New York's unique position among the thirteen colonies made it the focal point of the American Revolution. It is between New England and the Southern Colonies, and it is the connecting corridor to the Great Lakes and the Ohio Valley. When the uprising broke out in 1775, all the players - the British, the American Rebels ("Patriots"), the American Loyalists ("Tories"), and the Six Nations of the Haudenosaunee all understood that control of New York was necessary for victory.

West Point
Shortly after the Declaration of Independence was ratified and announced, His Majesty's Navy attacked New York City. Although Gen. Washington's troops fought hard, they were no match at that time, and the world's greatest harbor fell into British hands, and stayed that way until the war ended. However, the Americans held onto the Hudson and the Mohawk valleys. Fort Ticonderoga (which controlled the important portage between Lake Champlain and Lake George) was captured very early in the conflict by Ethan Allen and Benedict Arnold. West Point in the Hudson Highlands (pictured at the right) and Fort Stanwix in Rome were also in Patriot hands. However, things were not quiet in Upstate New York. In fact, it was a civil war. Loyalists fought the rebels and the Haudenosaunee confederacy split into pro-American camps (Oneidas and Tuscaroras) and pro-British camps (Mohawks, Cayugas, Onondagas, and Senecas). This was the background for Henry Fonda's famous flick, Drums Along the Mohawk.

 
Enter General Johnny Burgoyne. He knew his geography, well, mostly. Burgoyne planned a three-pronged attack to conquer  rebellious New York State. He would march and sail down the Lake Champlain corridor from Quebec. Another army would leave the comfort of New York City and march up the Hudson, and a smaller army would sail up the St. Lawrence and into Lake Ontario, landing at Oswego. They would then cross the portage at Rome and go down the Mohawk River. All three armies would meet at Albany, and all five very strategic points mentioned above would be under their thumb (Fort Niagara was under British control until 1792).  On paper it was a great idea. But putting this into practice was a whole other issue.
First, General Howe did not lead any troops up the Hudson until it was too late. He attacked Philadelphia instead. The third contingent, under the leadership of Barry St. Leger, made it to Rome, where they placed Fort Stanwix under siege. At nearby Oriskany, American troops and their native allies clashed with St. Leger's army and his Iroquois allies. It was basically a victory for the British, but they eventually gave up their siege at Rome and went back to Canada.
Burgoyne, in short, was alone.

At first "Gentleman Johnny's" army did very well. They captured Fort Ticonderoga (see Adirondacks for details) and had control of the Champlain Valley.
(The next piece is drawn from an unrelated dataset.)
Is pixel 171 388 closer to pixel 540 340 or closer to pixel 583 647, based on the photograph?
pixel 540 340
But he then made a critical mistake. Instead of continuing south through the Lake George route, the British army sailed on to the end of Lake Champlain and went overland toward the Hudson River. It is not a long portage, but in 1777 it was wilderness. Burgoyne lost valuable time, and the Patriots grew bolder. It set the stage for Saratoga and his surrender in October, one of the great turning points in military history. (see Capital/Mohawk for more about this battle). New York continued to be a scene of bloody conflict for the rest of the war, although little changed as far as control of territory. We should note two events of importance, however:

    1. Benedict Arnold, a hero at Saratoga, became an infamous traitor at West Point (see Hudson Valley).

    2. The Clinton-Sullivan campaign in 1779 was an attempt by the Americans to crush the Haudonesaunee. Their troops marched throughout the Finger Lakes and the Genesee Valley, destroying the crops and towns of the Seneca and Cayuga. The Six Nations never recovered from this disaster. The British lost their American colonies, but the Haudonaunee lost most of their homeland.